Task instructions: Each line below from the "asmodei_ru_book_24143" line through the "官场风云路|杀出血路掩风流听书网" line, those two included, must be restated word for word; the pictures must not be.

Data to process:

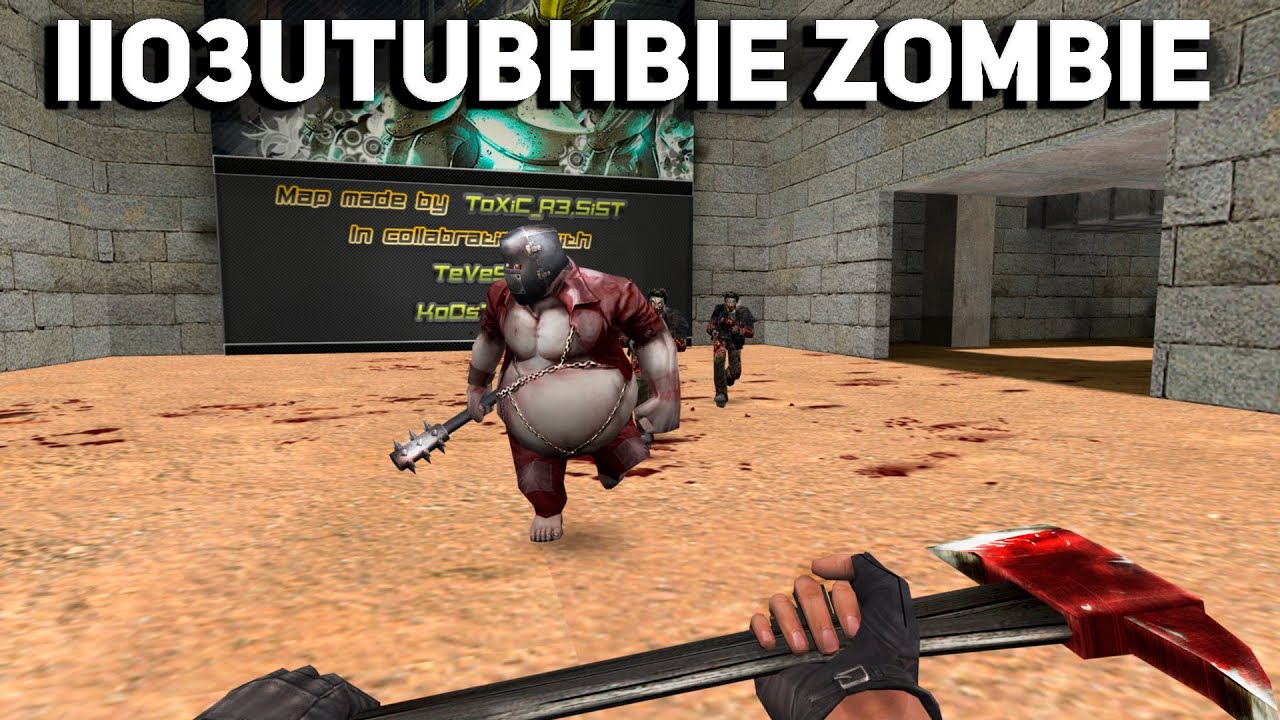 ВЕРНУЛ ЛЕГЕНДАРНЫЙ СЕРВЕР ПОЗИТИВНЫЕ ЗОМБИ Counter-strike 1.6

--

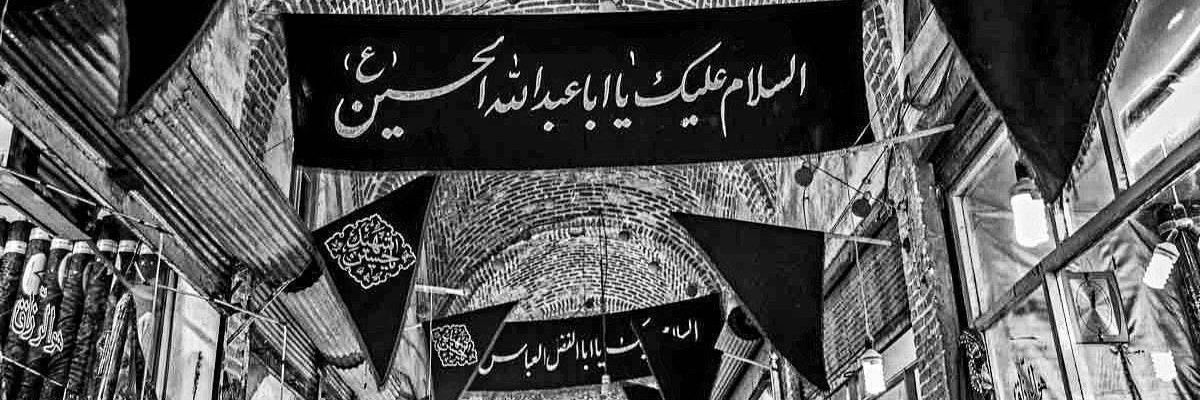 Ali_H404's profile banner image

* * *

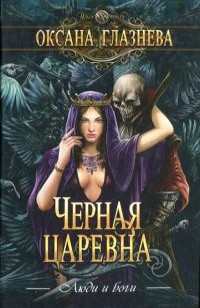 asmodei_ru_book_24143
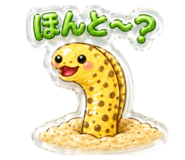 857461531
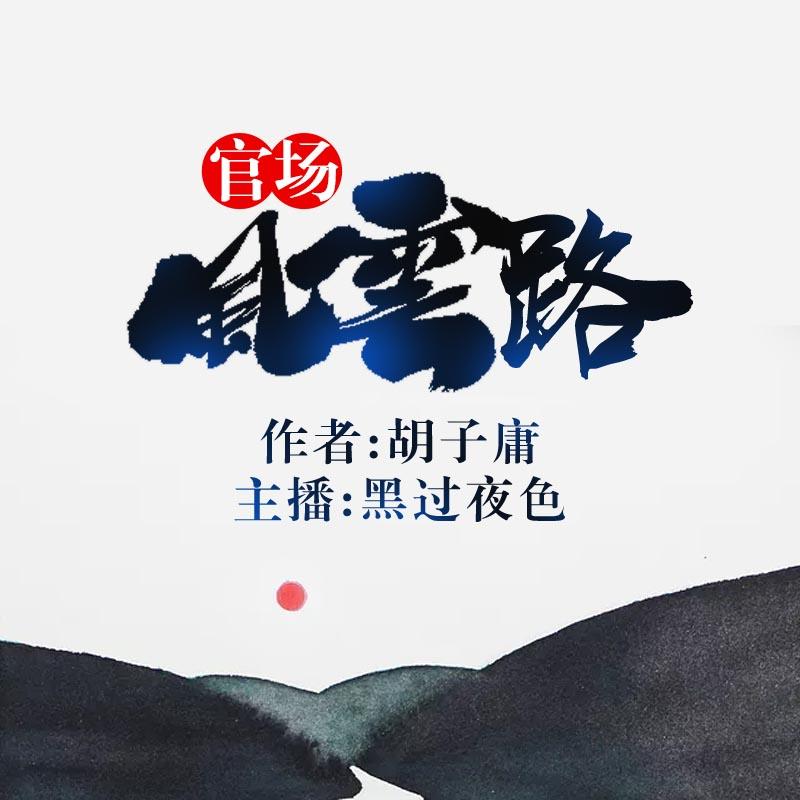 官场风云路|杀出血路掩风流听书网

Exercise response:
 asmodei_ru_book_24143
 857461531
 官场风云路|杀出血路掩风流听书网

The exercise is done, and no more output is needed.